### Exercise details
Stop after the line that contains "common name: bobcat"; until then, restate each line of the entries word for word from the very first.

(Stored items)
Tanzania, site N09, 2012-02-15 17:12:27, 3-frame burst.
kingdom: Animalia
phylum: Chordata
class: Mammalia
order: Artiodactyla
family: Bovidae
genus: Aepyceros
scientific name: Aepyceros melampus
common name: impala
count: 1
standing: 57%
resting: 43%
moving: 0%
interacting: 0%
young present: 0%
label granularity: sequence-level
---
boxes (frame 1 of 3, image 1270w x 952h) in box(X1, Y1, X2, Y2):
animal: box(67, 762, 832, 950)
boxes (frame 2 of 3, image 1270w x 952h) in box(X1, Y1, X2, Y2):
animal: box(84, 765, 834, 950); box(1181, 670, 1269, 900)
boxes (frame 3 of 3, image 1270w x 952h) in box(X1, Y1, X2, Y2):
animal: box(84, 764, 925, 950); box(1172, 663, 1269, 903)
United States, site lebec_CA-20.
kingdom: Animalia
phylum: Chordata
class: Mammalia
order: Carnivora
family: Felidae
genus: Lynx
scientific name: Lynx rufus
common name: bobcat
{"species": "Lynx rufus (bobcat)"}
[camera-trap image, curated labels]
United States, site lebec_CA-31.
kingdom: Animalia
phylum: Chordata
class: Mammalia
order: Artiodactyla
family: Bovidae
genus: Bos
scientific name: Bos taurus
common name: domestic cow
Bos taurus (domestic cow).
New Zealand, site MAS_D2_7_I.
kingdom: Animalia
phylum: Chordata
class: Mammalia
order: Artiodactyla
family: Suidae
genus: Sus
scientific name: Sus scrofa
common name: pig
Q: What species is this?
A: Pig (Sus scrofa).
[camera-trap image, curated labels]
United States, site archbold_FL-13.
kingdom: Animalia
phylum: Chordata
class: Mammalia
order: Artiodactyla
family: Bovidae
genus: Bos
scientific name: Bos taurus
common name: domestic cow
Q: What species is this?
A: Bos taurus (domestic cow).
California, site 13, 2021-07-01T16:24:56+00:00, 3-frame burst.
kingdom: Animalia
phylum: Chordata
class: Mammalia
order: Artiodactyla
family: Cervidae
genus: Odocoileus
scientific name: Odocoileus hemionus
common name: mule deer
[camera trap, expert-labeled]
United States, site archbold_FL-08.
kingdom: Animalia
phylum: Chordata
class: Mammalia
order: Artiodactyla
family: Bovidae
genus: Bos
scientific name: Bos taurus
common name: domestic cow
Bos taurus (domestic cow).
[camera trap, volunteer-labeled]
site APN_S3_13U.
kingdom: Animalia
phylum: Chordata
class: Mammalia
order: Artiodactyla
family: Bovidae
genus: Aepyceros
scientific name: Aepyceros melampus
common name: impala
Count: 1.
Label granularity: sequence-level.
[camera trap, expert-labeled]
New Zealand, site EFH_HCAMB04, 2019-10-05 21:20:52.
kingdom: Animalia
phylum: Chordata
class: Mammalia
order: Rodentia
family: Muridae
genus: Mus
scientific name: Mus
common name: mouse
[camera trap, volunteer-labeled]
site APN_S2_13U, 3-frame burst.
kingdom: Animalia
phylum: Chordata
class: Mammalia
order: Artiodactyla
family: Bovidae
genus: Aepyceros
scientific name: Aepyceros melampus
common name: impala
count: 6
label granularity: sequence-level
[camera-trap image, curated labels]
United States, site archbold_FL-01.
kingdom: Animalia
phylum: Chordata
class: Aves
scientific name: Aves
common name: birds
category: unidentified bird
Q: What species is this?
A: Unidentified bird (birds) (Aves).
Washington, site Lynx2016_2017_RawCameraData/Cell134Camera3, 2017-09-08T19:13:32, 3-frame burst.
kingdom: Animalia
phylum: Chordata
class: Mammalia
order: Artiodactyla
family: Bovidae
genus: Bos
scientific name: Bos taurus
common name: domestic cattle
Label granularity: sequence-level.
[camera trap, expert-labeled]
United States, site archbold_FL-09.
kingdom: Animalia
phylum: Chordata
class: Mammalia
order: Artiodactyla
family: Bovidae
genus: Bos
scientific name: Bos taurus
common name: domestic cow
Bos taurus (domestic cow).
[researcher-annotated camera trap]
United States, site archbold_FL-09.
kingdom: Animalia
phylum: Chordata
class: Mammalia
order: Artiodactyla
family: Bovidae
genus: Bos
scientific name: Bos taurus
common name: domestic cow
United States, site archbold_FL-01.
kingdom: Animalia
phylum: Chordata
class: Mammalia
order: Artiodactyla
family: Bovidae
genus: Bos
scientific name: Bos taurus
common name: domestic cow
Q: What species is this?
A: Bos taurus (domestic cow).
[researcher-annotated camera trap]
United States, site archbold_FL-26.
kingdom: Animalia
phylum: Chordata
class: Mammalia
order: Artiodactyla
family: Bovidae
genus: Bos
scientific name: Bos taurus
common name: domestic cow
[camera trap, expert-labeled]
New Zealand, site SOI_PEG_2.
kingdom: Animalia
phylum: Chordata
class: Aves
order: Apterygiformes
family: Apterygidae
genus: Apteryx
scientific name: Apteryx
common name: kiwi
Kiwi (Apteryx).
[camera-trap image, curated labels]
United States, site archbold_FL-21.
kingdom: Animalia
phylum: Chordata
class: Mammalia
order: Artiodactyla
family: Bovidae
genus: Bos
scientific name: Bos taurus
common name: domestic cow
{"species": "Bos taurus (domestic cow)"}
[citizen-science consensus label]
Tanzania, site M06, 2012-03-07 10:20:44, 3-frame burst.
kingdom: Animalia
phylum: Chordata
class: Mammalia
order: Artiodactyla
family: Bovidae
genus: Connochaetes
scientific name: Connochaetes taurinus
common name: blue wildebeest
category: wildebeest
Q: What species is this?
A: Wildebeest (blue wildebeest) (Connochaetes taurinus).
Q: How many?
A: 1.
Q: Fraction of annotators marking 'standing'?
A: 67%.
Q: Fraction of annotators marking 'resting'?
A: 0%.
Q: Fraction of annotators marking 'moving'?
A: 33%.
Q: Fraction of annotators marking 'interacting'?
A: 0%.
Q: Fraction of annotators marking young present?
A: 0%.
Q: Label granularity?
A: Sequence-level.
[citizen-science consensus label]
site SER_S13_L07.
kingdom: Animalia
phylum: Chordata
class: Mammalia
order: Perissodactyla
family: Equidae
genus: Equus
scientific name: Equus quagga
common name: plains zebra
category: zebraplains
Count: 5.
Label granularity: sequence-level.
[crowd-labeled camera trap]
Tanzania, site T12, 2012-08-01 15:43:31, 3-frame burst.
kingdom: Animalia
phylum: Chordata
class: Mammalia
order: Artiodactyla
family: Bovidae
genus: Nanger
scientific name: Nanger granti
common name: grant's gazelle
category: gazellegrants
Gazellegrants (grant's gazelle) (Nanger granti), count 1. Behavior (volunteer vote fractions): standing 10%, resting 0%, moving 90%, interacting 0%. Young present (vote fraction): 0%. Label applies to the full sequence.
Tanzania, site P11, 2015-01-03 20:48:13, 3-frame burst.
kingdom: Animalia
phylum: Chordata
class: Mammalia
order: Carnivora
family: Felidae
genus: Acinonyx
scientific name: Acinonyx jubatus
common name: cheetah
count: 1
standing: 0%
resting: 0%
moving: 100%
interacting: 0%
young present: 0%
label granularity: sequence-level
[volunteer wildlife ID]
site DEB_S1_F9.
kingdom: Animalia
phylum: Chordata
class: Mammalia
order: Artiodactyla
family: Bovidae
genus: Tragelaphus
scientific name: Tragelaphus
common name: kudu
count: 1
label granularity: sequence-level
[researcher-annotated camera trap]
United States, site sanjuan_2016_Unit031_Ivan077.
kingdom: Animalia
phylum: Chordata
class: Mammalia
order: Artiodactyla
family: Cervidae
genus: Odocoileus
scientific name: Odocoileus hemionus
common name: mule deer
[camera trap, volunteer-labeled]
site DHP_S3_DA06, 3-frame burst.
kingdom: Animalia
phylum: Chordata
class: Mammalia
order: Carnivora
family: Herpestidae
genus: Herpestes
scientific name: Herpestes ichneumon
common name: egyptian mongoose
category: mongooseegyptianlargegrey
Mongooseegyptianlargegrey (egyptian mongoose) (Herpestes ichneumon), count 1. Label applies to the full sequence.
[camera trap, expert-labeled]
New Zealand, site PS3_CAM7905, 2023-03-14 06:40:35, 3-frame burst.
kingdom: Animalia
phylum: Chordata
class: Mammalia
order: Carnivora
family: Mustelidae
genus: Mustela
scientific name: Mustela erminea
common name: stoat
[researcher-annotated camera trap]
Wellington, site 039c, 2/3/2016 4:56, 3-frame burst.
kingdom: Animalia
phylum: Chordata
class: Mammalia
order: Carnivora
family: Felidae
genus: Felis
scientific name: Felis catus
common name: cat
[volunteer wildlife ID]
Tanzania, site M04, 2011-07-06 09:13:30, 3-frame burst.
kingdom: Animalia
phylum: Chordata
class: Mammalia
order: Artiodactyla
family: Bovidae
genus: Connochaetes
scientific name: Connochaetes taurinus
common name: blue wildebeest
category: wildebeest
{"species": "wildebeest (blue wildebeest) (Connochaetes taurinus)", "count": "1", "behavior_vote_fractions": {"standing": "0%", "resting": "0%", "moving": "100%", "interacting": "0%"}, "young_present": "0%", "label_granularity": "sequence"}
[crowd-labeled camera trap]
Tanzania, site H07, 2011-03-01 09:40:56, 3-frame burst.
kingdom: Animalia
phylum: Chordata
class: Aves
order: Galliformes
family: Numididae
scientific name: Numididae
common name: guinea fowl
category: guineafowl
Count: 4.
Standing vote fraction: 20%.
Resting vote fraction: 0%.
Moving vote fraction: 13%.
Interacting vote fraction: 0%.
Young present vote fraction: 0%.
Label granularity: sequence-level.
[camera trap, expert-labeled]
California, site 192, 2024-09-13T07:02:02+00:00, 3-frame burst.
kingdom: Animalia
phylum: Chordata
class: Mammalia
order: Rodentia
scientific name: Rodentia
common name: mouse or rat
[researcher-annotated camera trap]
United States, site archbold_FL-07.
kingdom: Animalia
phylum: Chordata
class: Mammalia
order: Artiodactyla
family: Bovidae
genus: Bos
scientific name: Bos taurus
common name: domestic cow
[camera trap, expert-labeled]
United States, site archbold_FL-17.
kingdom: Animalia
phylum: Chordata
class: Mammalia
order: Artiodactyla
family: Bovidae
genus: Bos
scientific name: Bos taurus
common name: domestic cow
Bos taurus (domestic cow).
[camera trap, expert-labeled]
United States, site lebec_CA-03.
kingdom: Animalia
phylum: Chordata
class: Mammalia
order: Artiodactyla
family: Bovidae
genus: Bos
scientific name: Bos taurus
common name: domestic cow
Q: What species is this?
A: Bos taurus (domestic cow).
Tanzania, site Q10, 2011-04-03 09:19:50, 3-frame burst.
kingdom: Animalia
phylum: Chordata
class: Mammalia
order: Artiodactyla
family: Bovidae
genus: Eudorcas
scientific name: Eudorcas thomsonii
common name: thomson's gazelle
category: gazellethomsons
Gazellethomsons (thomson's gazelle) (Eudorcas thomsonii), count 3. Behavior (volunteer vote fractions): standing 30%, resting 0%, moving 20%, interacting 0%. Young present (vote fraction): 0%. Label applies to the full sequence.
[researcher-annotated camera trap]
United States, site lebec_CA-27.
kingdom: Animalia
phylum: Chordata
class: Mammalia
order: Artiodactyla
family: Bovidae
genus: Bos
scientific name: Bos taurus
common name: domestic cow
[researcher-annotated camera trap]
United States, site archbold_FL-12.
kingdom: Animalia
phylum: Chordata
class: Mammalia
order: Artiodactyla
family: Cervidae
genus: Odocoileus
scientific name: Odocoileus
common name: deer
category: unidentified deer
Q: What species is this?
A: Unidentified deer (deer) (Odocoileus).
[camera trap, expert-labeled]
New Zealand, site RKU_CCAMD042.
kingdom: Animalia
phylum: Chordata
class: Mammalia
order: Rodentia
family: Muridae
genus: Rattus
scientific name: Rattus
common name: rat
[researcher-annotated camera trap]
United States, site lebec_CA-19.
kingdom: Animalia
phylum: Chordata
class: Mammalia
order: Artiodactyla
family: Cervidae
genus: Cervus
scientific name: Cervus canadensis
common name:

### Answer for this exercise
Tanzania, site N09, 2012-02-15 17:12:27, 3-frame burst.
kingdom: Animalia
phylum: Chordata
class: Mammalia
order: Artiodactyla
family: Bovidae
genus: Aepyceros
scientific name: Aepyceros melampus
common name: impala
count: 1
standing: 57%
resting: 43%
moving: 0%
interacting: 0%
young present: 0%
label granularity: sequence-level
---
boxes (frame 1 of 3, image 1270w x 952h) in box(X1, Y1, X2, Y2):
animal: box(67, 762, 832, 950)
boxes (frame 2 of 3, image 1270w x 952h) in box(X1, Y1, X2, Y2):
animal: box(84, 765, 834, 950); box(1181, 670, 1269, 900)
boxes (frame 3 of 3, image 1270w x 952h) in box(X1, Y1, X2, Y2):
animal: box(84, 764, 925, 950); box(1172, 663, 1269, 903)
United States, site lebec_CA-20.
kingdom: Animalia
phylum: Chordata
class: Mammalia
order: Carnivora
family: Felidae
genus: Lynx
scientific name: Lynx rufus
common name: bobcat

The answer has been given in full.